SET TASK:
Reproduce the material without changes, starting with the line that contains "From pixel 925" and continuing through the end of the material. Leave the pictures out of your reply.

(Dataset records)
— Start —
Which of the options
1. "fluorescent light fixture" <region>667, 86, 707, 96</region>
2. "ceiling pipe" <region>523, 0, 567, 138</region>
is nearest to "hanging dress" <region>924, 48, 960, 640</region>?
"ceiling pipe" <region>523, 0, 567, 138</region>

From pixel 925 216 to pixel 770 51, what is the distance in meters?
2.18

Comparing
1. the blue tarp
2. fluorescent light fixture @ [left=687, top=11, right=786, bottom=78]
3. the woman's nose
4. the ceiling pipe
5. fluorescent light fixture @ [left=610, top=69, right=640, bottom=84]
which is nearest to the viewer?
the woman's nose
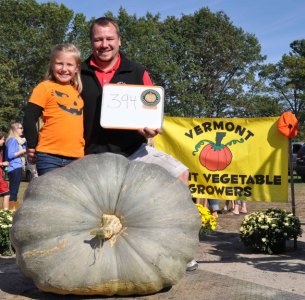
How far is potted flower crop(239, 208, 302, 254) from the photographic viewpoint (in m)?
5.94

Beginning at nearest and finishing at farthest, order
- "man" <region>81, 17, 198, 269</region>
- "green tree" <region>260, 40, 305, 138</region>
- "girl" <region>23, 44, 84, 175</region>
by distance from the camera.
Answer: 1. "girl" <region>23, 44, 84, 175</region>
2. "man" <region>81, 17, 198, 269</region>
3. "green tree" <region>260, 40, 305, 138</region>

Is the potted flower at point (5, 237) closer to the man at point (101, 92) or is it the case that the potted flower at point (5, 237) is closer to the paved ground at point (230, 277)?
the paved ground at point (230, 277)

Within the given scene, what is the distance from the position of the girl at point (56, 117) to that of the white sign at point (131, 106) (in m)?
0.25

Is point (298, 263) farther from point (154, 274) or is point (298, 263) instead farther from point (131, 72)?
point (131, 72)

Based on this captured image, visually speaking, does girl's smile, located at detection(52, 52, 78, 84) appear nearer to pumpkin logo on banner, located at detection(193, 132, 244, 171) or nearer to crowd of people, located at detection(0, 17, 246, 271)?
crowd of people, located at detection(0, 17, 246, 271)

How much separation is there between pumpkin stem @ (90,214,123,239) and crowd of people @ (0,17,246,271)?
— End —
PROBLEM SOLUTION:
From pixel 925 216 to pixel 770 51, what is the distance in meters?
2.18

Comparing
1. the blue tarp
2. fluorescent light fixture @ [left=687, top=11, right=786, bottom=78]
3. the woman's nose
4. the ceiling pipe
5. fluorescent light fixture @ [left=610, top=69, right=640, bottom=84]
which is nearest to the viewer?
the woman's nose
How far is potted flower crop(239, 208, 302, 254) from the photographic viewpoint (in m)?
5.94

Beginning at nearest and finishing at farthest, order
- "man" <region>81, 17, 198, 269</region>
- "green tree" <region>260, 40, 305, 138</region>
- "girl" <region>23, 44, 84, 175</region>
by distance from the camera.
Answer: 1. "girl" <region>23, 44, 84, 175</region>
2. "man" <region>81, 17, 198, 269</region>
3. "green tree" <region>260, 40, 305, 138</region>

Is the potted flower at point (5, 237) closer to the man at point (101, 92) or is it the case that the potted flower at point (5, 237) is closer to the paved ground at point (230, 277)?
the paved ground at point (230, 277)

Within the given scene, what is the distance from the position of the girl at point (56, 117) to that of the white sign at point (131, 106) (in m)?
0.25

Is point (298, 263) farther from point (154, 274) or is point (298, 263) instead farther from point (131, 72)?
point (131, 72)

Based on this captured image, visually speaking, does girl's smile, located at detection(52, 52, 78, 84) appear nearer to pumpkin logo on banner, located at detection(193, 132, 244, 171) or nearer to crowd of people, located at detection(0, 17, 246, 271)?
crowd of people, located at detection(0, 17, 246, 271)

How much separation is there between pumpkin stem @ (90,214,123,239) and crowd of people @ (0,17,246,271)?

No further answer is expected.